Pensamientos, ideas, palabras que engulle la arena en el mismo instante en que se han escrito

miércoles, 26 de noviembre de 2014

Desde Macondo. EL ÁRBOL DE PLATÓN


Entre el maremágnum de informaciones diarias repletas de dramas, de penas, de guerras, de presentes duros y futuros más que imperfectos, que ya hemos incorporado casi a la normalidad, se cuela de cuando en cuando alguna noticia que te sacude, que te impacta y remueve algo en ti. Algo que a menudo es la tristeza y la añoranza de tiempos pasados, que, sin duda alguna, fueron mejores.

      En una columnita de esas secciones de los periódicos por las que pasamos de puntillas, leo que los griegos han hecho leña del olivo de Platón, el árbol milenario bajo el cual el filósofo impartía sus enseñanzas a alumnos tan cualificados como Aristóteles. Primero llega la indignación. Y con la explicación, la tristeza. La imposibilidad de comprar combustible para cocinar o calentarse, después de muchos años de durísima crisis, ha hecho que nuestros vecinos helenos se echen al monte, literalmente, y vuelvan a utilizar la madera para estos menesteres.

      No sé quien dijo eso de “primum vívere, deinde fhilosophare”, primero vivir, comer, y luego, pensar. Pero aquí se cumple a rajatabla. Cierto es que el verdadero árbol, o una parte de él, está conservado, o estaba, en la universidad de Atenas, y que en su lugar y como símbolo se plantó otro (el que ahora ha sucumbido). Pero eso es lo de menos y no resta ni un ápice de importancia al hecho.

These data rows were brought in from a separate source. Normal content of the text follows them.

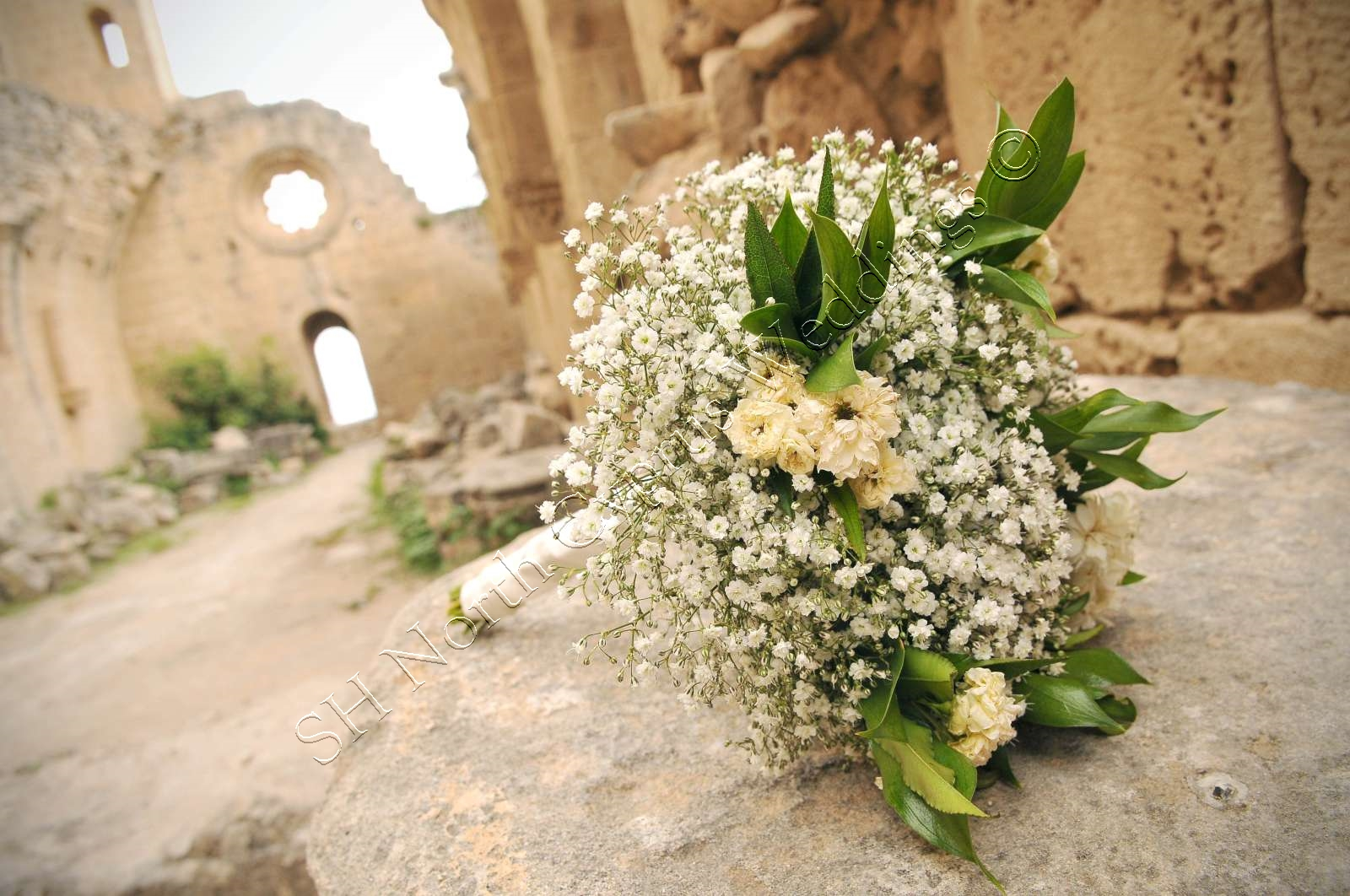 North Cyprus wedding flowers (46)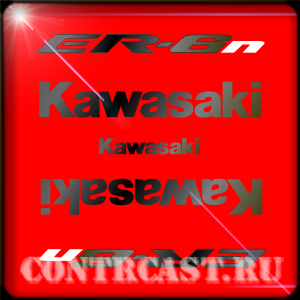 sticker set on motorcycle Kawasaki_er-6n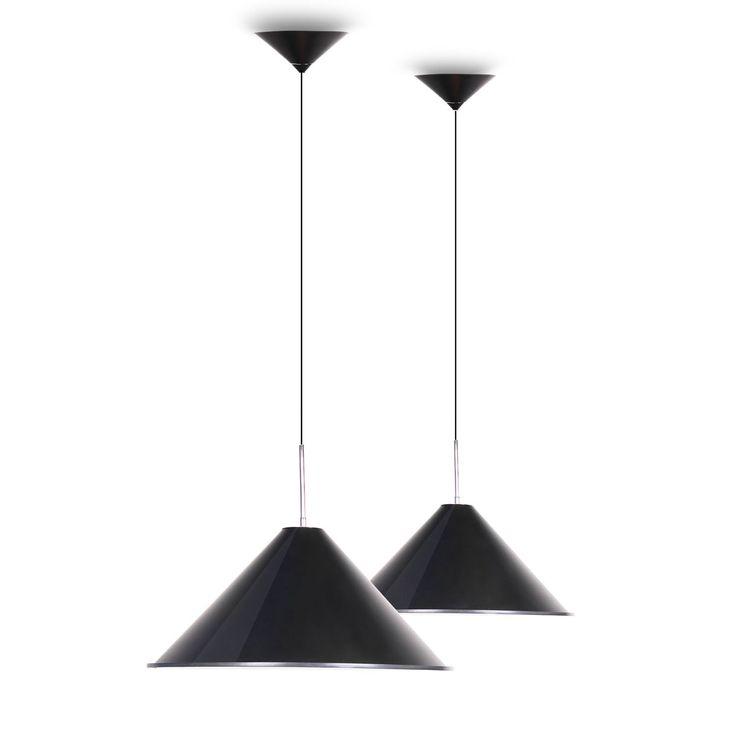 25 best ideas about ampoule e27 on pinterest lampe e27. Black Bedroom Furniture Sets. Home Design Ideas
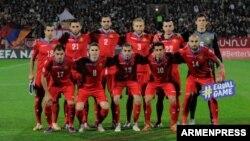Сборная Армении по футболу, июнь 2019 г.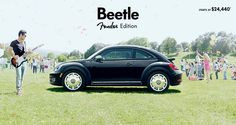 Beetle Coupe Fender Edition -  The 2013 Volkswagen Beetle | Volkswagen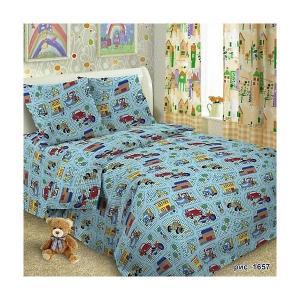 Детское постельное белье 1,5 сп , Веселые машинки Letto. Цвет: синий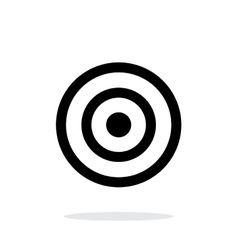 Target icon on white background vector image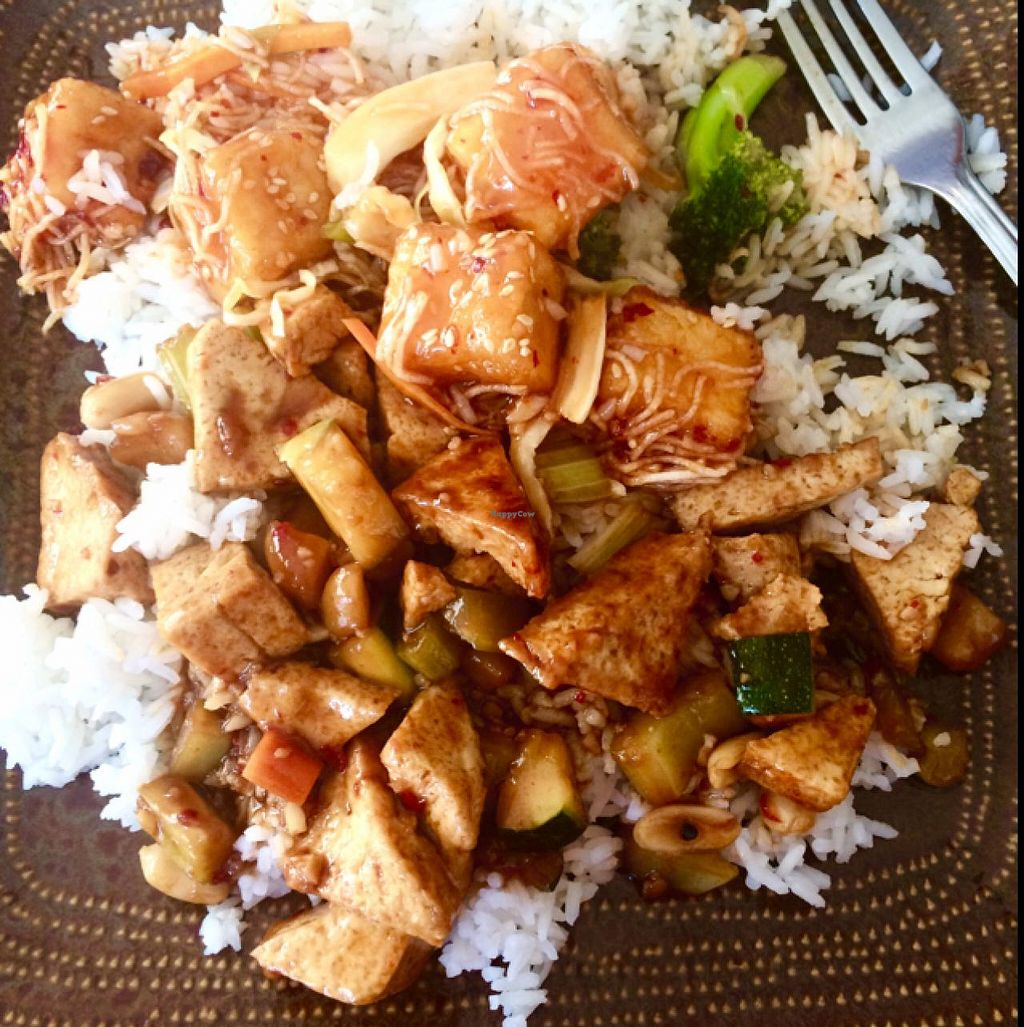 "Photo of Tasty Garden  by <a href=""/members/profile/flowerferguson"">flowerferguson</a> <br/>Sesame Tofu (top) and Kung Pao Tofu (bottom) <br/> June 23, 2015  - <a href='/contact/abuse/image/45485/107068'>Report</a>"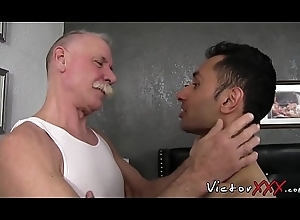 Lusty twink desires for bare mature load of shit in his little hole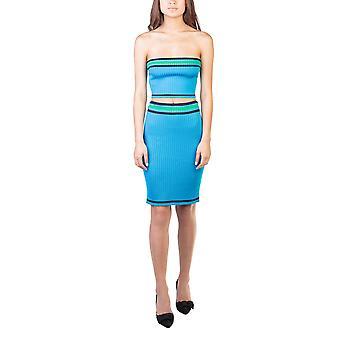 Prada Women's Knitted Striped Tube Top Skirt Set Aqua Blue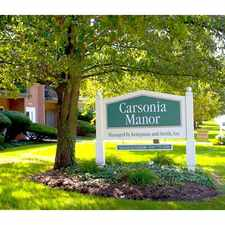 Rental info for Carsonia Manor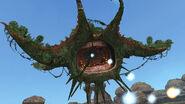 FrontierGen-Yama Kurai Screenshot 011
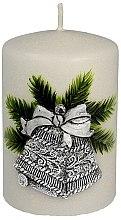 """Парфюми, Парфюмерия, козметика Декоративна свещ """"Сребърна коледна камбана"""", 7x10 cm - Artman Christmas Bell Candle"""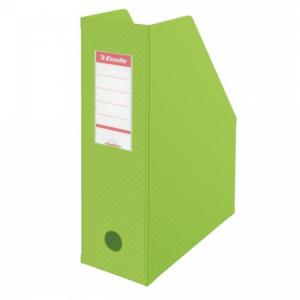 Stojan na časopisy Esselte VIVIDA 10cm zelený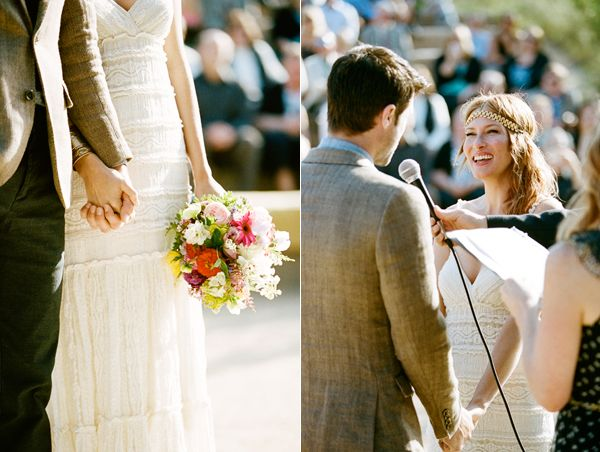 colorful-bouquet-exchanging-vows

      La crisis se está llevando por delante museos, bibliotecas, joyas del patrimonio que no soportan la falta de mantenimiento, las inclemencias del tiempo y la pena por el abandono. Los árboles, la naturaleza, no iban a ser menos. En tiempos de “primum vivere” no importa mucho el estado de salud del olmo viejo de Machado, o del ciprés de Silos, el enhiesto surtidor de sombra y sueño que acongoja el cielo con su lanza, y tantos otros que han inspirado a poetas, han alimentado leyendas, han cobijado episodios de la Historia… Han sido nuestro paisaje

      Y ahora son leña, como el olivo de Platón. Triste destino para el árbol que alumbró el ansia por saber, por entender, por avanzar. Sólo queda el consuelo de que todos los dioses del Olimpo maldigan a quienes han obligado a la gente de a pie a empuñar el hacha para defenderse del hambre, de la pobreza y del frío.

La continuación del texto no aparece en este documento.